Capital latest stop on global heroin highway
The international drug trade highway has a new key stopover: New Delhi. According to figures released by the Delhi Police, heroin trade witnessed a surge of 7.382 kg: up from 61.087 kg in 2008 to 68.469 kg, by the end of last year, reports Jatin Anand.
The international drug trade highway has a new key stopover: New Delhi.
According to figures released by the Delhi Police, heroin trade witnessed a surge of 7.382 kg: up from 61.087 kg in 2008 to 68.469 kg, by the end of last year.
The past decade has already seen a massive boost as far as farming of opium in rural Rajasthan and Madhya Pradesh, and the illicit trade of heroin are concerned.
The Capital is now a key transit point for the drug before it moves west to feed the thriving European black market.
Last year alone, said police, there was a spurt of 12 per cent in the amount of the highly addictive opium derivative being pumped into the Capital for domestic consumption and export.
The Crime Branch, responsible for keeping the narcotics trade under check in the city, seized 35.43 kg of the contraband, as per Y.S. Dadwal, Commissioner of Police, Delhi.
Even though the number of arrests for drug-related offences has dropped from 806 in 2008 to 433 in 2009, the figures are no indicator of the expansion of the drug trade.
"We're no longer talking about small-time dealers smuggling heroin or smack into the country for domestic addicts.
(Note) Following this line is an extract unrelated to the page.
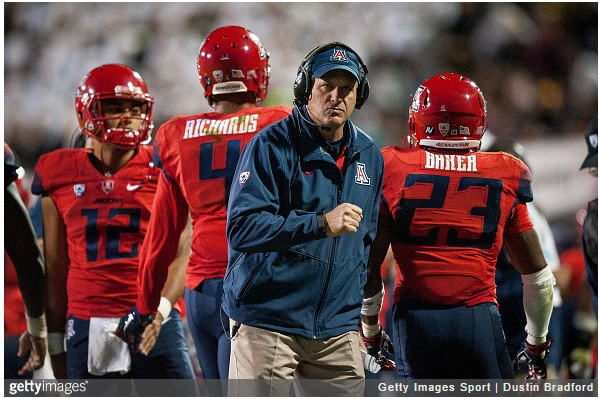 Rodriguez's fifth season with Arizona Wildcats crossroads or upward climb?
Substantial quantities of the drug are brought into the Capital, bound for the international market," said Neeraj Thakur, additional commissioner of police (crime).
A big part of India's centrality to the drug trade is plain geography.
The country's proximity to two of the major opium production centres on the continent — the 'golden crescent' consisting of Pakistan, Afghanistan and Iran, as well as the 'golden triangle', which covers Burma, Thailand and Laos — facilitates an influx of the contraband from bordering nations like Nepal, Pakistan and especially, Afghanistan.
“The biggest influx of the contraband originates in Afghanistan and is flown into the Capital,” added Thakur.
Heroin is derived from opium, and Afghanistan is by far the world’s largest illicit producer of the opium poppy.
The Crime Branch had made repeated seizures of heroin from Afghan nationals in 2009.
“We recently arrested three people at the IGI Airport, including two Afghan nationals who were part of an international gang of drug smugglers,” said a senior police officer.
“They were carrying 15 kg of heroin: worth an estimated Rs 15 crore in the international market.”
According to police, two more Afghan nationals and one Nigerian were arrested shortly after 1.5 kg of high-quality heroin was found in their possession. The trio had allegedly smuggled it into Delhi from Afghanistan.
“Our sleuths maintained effective vigilance throughout the year, with outstanding detections of drug-related offences,” added the officer.